Unverzichtbar für die digitale und grüne Transformation

Die weltweite Nachfrage nach Kobalt ist in den vergangenen Jahren rasant gestiegen. 2023 lag die Fördermenge mehr als zwanzig Prozent über dem Vorjahr. Warum ist das Erz so begeht?

Kristina Hatas: Kobalt ist sowohl für die digitale als auch für die grüne Transformation unverzichtbar. Es wird unter anderem für Lithium-Ionen-Batterien benötigt, die in Smartphones, Laptops und E-Autos verbaut sind. Gerade Elektromobilität ist ein großer Treiber. Zwar werden heute Batterien entwickelt, die kein Kobalt benötigen, aber für die meisten Modelle ist dies der Standard. Deshalb sind die Zahlen in den vergangenen Jahren geradezu explodiert, die Vorhersagen gehen von massiv steigendem Bedarf aus.
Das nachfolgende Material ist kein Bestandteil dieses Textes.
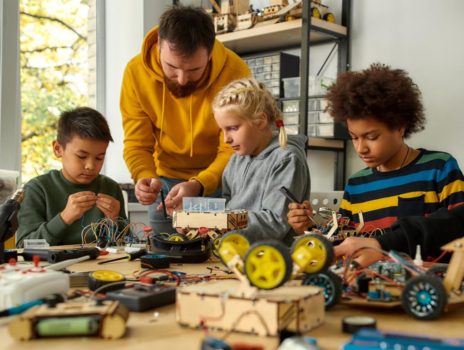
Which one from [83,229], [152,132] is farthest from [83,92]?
[83,229]

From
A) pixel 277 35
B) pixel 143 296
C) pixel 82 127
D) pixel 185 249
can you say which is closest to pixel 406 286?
pixel 143 296

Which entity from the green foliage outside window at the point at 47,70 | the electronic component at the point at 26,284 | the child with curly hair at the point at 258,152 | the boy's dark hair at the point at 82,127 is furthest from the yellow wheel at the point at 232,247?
the green foliage outside window at the point at 47,70

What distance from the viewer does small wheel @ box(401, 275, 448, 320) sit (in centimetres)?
68

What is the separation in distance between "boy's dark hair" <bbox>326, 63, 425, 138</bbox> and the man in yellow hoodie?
15.8 inches

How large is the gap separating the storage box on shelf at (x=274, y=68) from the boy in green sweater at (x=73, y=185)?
98 cm

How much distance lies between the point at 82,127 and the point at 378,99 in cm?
102

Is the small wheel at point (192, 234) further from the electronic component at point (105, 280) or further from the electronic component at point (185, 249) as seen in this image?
the electronic component at point (105, 280)

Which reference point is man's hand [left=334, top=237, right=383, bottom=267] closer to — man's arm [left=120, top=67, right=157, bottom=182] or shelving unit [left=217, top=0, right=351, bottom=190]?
man's arm [left=120, top=67, right=157, bottom=182]

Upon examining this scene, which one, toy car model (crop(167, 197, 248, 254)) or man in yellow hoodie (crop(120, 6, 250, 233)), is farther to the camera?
man in yellow hoodie (crop(120, 6, 250, 233))

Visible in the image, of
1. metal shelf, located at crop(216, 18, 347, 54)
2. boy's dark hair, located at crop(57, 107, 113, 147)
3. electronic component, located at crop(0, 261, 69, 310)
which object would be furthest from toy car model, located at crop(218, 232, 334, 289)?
metal shelf, located at crop(216, 18, 347, 54)

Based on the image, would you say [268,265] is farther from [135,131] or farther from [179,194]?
[135,131]

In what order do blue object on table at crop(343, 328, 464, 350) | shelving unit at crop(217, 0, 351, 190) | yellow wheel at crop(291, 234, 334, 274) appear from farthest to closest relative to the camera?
shelving unit at crop(217, 0, 351, 190) → yellow wheel at crop(291, 234, 334, 274) → blue object on table at crop(343, 328, 464, 350)

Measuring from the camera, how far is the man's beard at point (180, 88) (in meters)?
1.86

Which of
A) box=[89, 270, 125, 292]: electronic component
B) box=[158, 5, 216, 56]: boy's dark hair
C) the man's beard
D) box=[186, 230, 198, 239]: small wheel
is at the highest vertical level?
box=[158, 5, 216, 56]: boy's dark hair
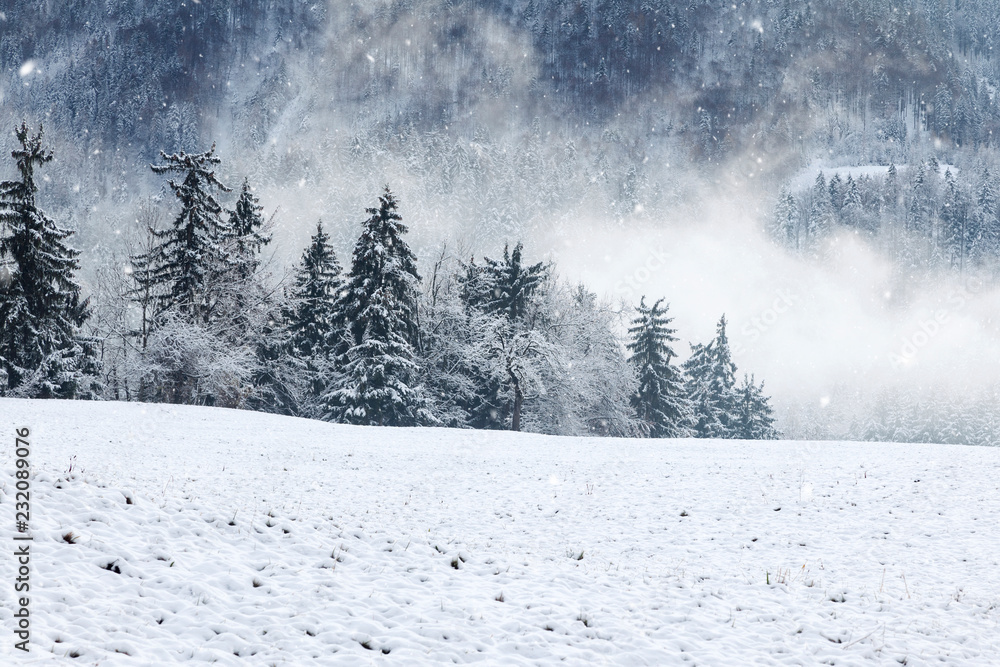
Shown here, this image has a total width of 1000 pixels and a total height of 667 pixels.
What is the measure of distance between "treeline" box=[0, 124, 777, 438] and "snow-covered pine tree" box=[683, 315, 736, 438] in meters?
7.20

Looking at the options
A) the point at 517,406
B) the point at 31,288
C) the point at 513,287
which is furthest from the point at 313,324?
the point at 31,288

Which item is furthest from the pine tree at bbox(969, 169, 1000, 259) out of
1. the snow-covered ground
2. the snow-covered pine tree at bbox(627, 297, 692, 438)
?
the snow-covered ground

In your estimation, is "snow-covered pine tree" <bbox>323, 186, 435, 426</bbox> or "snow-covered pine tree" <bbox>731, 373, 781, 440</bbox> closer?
"snow-covered pine tree" <bbox>323, 186, 435, 426</bbox>

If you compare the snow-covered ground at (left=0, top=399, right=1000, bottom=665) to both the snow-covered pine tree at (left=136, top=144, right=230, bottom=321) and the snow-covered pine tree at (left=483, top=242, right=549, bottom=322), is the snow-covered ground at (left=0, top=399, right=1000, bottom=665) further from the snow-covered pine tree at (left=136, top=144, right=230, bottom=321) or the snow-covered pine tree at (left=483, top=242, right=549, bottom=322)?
the snow-covered pine tree at (left=483, top=242, right=549, bottom=322)

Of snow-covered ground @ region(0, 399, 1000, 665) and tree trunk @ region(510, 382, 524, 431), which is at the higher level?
tree trunk @ region(510, 382, 524, 431)

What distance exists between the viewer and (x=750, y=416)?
184 ft

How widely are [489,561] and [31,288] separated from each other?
109 ft

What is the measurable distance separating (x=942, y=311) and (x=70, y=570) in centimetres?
23030

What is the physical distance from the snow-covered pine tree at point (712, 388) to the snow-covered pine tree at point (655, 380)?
20.0ft

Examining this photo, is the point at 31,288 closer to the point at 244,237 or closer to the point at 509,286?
the point at 244,237

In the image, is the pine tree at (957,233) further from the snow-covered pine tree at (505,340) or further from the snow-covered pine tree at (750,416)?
the snow-covered pine tree at (505,340)

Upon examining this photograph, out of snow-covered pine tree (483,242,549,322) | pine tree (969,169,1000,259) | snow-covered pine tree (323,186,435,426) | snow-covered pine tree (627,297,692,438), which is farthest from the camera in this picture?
pine tree (969,169,1000,259)

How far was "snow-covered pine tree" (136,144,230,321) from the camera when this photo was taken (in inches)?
1421

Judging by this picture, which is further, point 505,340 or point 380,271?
point 505,340
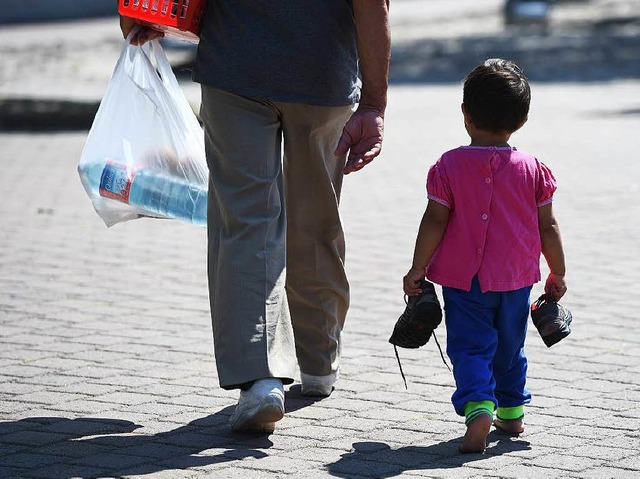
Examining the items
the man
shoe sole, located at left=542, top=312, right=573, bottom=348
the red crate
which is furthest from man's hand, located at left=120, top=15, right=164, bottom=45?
shoe sole, located at left=542, top=312, right=573, bottom=348

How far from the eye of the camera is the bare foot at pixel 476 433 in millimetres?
3865

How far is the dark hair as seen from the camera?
3.88 m

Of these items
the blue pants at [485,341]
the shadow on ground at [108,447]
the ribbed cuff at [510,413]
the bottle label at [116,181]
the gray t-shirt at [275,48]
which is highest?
the gray t-shirt at [275,48]

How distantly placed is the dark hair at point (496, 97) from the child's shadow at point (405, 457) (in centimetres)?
98

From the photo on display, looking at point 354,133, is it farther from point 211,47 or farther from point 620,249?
point 620,249

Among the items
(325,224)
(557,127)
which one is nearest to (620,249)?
(325,224)

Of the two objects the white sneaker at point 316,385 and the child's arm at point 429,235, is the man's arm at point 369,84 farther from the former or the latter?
the white sneaker at point 316,385

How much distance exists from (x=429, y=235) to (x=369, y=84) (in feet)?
1.77

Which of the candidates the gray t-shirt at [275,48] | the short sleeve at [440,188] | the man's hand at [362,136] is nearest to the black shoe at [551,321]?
the short sleeve at [440,188]

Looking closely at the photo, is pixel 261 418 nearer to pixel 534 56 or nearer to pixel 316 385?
pixel 316 385

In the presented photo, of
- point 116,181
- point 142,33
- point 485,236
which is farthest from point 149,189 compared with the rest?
point 485,236

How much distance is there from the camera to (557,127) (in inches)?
496

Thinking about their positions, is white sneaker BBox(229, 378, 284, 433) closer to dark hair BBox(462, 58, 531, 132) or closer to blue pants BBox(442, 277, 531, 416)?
blue pants BBox(442, 277, 531, 416)

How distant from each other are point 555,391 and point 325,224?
104 cm
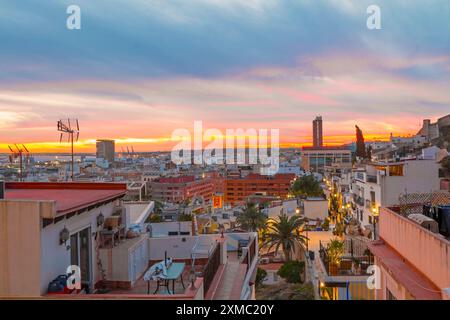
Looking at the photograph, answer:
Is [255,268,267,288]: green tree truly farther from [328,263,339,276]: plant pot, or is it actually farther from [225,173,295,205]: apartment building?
[225,173,295,205]: apartment building

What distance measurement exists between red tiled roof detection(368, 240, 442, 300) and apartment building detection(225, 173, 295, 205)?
64.5 meters

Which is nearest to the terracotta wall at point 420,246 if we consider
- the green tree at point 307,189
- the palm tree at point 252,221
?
the palm tree at point 252,221

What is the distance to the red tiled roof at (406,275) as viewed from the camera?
3.66 m

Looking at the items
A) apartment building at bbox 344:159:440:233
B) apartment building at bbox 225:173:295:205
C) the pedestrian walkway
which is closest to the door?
the pedestrian walkway

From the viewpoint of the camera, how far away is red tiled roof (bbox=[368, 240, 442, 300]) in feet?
12.0

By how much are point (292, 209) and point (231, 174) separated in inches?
2344

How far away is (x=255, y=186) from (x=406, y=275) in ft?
233

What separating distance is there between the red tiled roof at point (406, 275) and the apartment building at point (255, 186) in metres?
64.5

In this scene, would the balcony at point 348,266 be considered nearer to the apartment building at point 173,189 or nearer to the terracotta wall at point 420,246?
the terracotta wall at point 420,246

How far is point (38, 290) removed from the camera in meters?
3.44
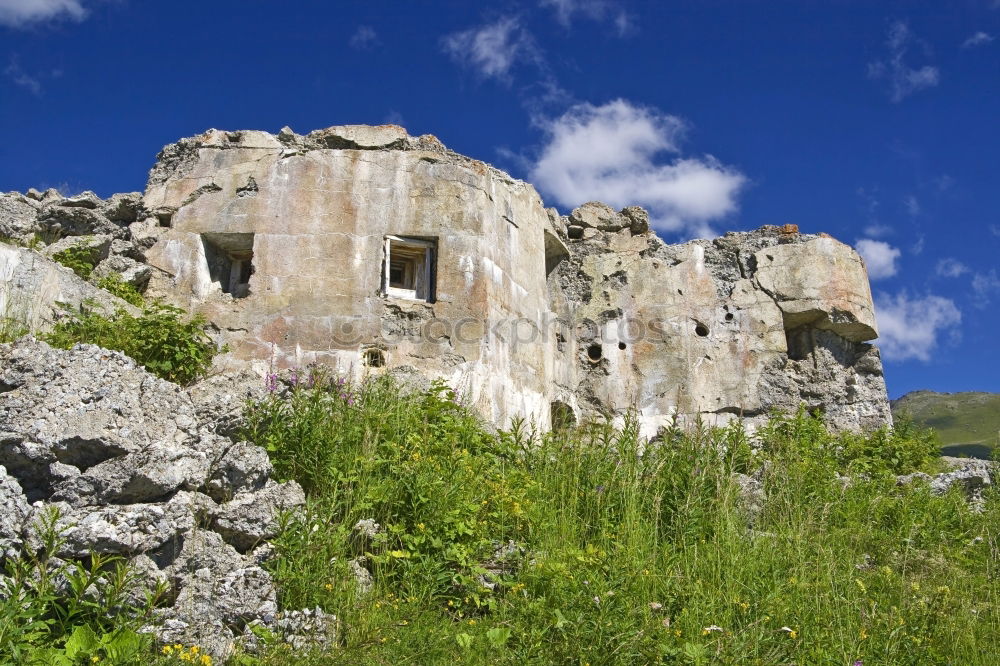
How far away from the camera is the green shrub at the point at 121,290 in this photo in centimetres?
916

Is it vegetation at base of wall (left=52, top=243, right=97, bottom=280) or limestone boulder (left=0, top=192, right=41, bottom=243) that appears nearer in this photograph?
vegetation at base of wall (left=52, top=243, right=97, bottom=280)

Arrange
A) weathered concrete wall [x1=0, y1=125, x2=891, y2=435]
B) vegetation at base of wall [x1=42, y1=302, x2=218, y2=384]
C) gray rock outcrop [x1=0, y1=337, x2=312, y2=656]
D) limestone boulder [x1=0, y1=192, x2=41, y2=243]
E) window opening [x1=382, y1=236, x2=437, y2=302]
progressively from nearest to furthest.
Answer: gray rock outcrop [x1=0, y1=337, x2=312, y2=656]
vegetation at base of wall [x1=42, y1=302, x2=218, y2=384]
weathered concrete wall [x1=0, y1=125, x2=891, y2=435]
window opening [x1=382, y1=236, x2=437, y2=302]
limestone boulder [x1=0, y1=192, x2=41, y2=243]

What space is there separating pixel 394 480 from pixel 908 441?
23.1 feet

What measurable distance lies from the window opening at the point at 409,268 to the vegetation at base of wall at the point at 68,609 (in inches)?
211

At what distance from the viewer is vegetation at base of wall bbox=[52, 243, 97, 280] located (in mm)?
9625

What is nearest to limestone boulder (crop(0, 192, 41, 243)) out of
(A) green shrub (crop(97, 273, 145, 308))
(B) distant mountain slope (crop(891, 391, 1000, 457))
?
(A) green shrub (crop(97, 273, 145, 308))

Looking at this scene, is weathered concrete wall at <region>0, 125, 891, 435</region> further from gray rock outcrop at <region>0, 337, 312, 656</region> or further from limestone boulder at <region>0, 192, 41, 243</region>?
gray rock outcrop at <region>0, 337, 312, 656</region>

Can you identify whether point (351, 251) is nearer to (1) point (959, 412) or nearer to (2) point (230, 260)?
(2) point (230, 260)

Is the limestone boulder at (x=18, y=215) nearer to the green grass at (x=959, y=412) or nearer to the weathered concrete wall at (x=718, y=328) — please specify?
the weathered concrete wall at (x=718, y=328)

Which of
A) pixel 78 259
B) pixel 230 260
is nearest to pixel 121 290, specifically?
pixel 78 259

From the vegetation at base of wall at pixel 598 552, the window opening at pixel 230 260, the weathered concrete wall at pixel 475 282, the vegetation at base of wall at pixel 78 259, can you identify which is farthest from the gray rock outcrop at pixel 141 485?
the window opening at pixel 230 260

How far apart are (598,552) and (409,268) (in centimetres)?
529

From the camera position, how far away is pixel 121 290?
9.26 m

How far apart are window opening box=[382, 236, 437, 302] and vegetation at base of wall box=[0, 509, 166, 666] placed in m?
5.36
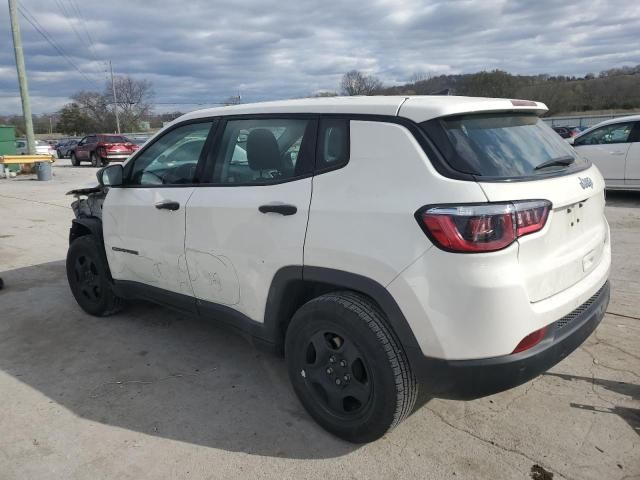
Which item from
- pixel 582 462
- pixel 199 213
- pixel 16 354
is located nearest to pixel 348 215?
pixel 199 213

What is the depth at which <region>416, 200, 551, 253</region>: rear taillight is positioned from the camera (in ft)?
7.18

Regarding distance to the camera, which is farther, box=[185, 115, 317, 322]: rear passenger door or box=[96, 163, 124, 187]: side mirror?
box=[96, 163, 124, 187]: side mirror

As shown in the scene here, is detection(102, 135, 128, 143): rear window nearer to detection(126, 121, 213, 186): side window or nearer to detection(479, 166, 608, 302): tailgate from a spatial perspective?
detection(126, 121, 213, 186): side window

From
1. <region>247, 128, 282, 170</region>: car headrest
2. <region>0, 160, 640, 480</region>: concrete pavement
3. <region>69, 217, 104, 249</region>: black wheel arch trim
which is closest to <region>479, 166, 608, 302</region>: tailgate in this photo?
<region>0, 160, 640, 480</region>: concrete pavement

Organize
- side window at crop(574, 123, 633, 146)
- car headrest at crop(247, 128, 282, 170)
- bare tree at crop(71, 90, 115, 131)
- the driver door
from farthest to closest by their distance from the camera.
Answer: bare tree at crop(71, 90, 115, 131), side window at crop(574, 123, 633, 146), the driver door, car headrest at crop(247, 128, 282, 170)

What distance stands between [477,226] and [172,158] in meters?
2.44

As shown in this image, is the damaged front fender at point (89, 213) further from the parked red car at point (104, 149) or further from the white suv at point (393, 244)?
the parked red car at point (104, 149)

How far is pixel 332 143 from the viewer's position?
8.96 ft

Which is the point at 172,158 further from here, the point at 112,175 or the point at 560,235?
the point at 560,235

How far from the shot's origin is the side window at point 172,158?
3566 mm

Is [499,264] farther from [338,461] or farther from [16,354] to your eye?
[16,354]

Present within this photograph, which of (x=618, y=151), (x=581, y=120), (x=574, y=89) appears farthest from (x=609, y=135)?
(x=574, y=89)

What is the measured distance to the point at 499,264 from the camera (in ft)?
7.21

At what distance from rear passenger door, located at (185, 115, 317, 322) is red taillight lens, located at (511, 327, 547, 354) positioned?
44.9 inches
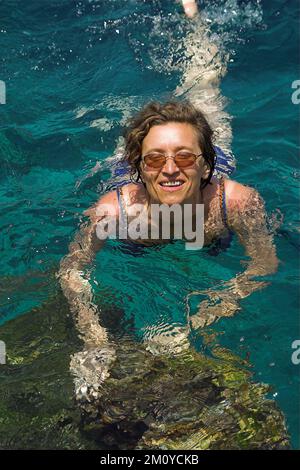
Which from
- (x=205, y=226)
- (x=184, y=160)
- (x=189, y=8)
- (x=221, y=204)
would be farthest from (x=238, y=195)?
(x=189, y=8)

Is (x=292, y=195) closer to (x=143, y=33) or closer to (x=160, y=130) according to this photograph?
(x=160, y=130)

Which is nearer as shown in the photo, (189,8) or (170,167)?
(170,167)

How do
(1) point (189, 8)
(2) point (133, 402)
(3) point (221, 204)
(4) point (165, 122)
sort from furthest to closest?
(1) point (189, 8) → (3) point (221, 204) → (4) point (165, 122) → (2) point (133, 402)

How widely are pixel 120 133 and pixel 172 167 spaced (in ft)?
7.75

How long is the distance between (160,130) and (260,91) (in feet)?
10.5

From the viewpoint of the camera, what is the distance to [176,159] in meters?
3.91

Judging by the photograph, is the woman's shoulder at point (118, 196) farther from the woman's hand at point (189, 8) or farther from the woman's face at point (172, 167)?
the woman's hand at point (189, 8)

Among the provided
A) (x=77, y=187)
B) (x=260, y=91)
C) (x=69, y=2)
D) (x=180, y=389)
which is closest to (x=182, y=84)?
(x=260, y=91)

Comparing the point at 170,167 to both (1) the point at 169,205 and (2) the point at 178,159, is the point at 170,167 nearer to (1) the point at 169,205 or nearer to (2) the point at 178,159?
(2) the point at 178,159

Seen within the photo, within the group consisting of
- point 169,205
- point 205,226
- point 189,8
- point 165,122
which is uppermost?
point 189,8

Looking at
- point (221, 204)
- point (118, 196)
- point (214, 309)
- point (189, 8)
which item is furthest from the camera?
point (189, 8)

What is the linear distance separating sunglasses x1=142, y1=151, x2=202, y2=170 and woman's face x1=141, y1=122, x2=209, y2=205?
2 centimetres

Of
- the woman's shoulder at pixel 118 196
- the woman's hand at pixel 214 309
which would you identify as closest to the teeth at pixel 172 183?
the woman's shoulder at pixel 118 196

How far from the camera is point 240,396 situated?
3617 millimetres
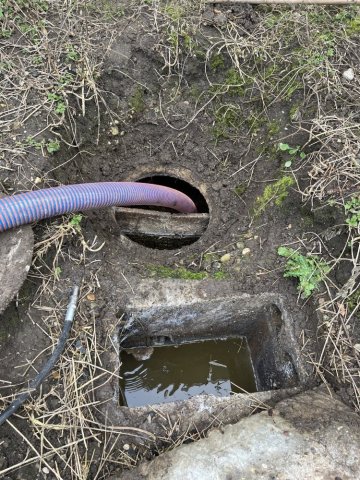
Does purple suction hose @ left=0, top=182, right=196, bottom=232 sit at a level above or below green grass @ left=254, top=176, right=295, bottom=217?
below

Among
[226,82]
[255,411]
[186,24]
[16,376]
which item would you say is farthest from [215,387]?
[186,24]

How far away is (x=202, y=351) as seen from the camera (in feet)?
9.92

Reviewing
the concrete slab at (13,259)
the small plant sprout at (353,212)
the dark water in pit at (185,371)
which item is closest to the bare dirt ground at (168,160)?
the small plant sprout at (353,212)

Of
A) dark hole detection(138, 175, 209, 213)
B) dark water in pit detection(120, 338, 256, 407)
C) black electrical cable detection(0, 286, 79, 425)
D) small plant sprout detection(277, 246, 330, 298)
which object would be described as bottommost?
dark water in pit detection(120, 338, 256, 407)

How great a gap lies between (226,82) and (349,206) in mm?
1388

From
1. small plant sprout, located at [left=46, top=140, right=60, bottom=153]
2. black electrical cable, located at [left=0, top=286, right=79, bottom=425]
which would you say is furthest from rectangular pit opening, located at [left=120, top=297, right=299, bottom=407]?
small plant sprout, located at [left=46, top=140, right=60, bottom=153]

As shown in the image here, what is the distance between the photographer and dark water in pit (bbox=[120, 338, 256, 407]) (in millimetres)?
2840

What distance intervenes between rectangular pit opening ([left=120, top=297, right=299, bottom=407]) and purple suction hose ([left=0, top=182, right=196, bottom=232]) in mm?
742

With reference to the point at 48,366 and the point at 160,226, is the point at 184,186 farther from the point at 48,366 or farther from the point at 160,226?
the point at 48,366

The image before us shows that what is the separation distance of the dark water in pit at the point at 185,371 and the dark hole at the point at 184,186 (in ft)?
4.12

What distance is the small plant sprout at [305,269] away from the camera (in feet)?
8.11

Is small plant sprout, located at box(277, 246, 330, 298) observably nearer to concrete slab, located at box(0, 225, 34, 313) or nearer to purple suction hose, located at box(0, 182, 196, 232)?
purple suction hose, located at box(0, 182, 196, 232)

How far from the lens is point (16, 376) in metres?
2.13

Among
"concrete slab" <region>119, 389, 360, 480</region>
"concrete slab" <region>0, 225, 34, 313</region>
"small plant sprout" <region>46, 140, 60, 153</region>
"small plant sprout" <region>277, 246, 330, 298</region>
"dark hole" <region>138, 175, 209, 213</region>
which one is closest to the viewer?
"concrete slab" <region>119, 389, 360, 480</region>
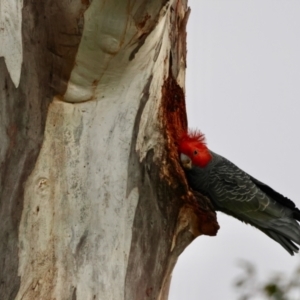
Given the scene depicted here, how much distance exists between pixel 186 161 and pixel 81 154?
1.24 m

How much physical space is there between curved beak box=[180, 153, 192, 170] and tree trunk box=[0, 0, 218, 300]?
63cm

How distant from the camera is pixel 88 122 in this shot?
3180 mm

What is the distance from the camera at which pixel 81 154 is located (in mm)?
3121

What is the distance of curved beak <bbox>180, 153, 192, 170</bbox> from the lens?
403 cm

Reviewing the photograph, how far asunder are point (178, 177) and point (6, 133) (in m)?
0.96

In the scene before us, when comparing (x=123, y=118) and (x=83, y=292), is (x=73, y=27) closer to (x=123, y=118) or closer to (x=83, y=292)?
(x=123, y=118)

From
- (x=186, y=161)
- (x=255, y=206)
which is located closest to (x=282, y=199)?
(x=255, y=206)

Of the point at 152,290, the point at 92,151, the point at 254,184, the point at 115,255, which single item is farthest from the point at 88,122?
the point at 254,184

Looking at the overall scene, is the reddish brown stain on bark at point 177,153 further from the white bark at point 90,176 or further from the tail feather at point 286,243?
the tail feather at point 286,243

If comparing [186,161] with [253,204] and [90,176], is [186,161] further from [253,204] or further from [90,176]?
[90,176]

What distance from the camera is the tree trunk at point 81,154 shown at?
2.93 metres

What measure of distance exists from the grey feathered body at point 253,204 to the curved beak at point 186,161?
258mm

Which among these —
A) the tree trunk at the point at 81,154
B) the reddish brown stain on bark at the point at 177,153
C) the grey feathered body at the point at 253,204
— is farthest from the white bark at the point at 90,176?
the grey feathered body at the point at 253,204

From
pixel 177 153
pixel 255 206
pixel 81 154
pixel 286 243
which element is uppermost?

Drei Viertel der weltweiten Kobaltförderung finden in der Demokratischen Republik Kongo statt. Welche Folgen hat das?

Kristina Hatas: In der Demokratischen Republik Kongo gibt es die mit Abstand größten Vorkommen. Das führt zu einem riesigen globalen Ungleichgewicht – beim Export und Import von Kobalt, aber vor allem dabei, wer von der Förderung profitiert und wer die Nachteile des Bergbaus trägt. Hier kommt es zu massiven Verletzungen von Arbeitsrechten, Menschenrechten und Umweltschutz.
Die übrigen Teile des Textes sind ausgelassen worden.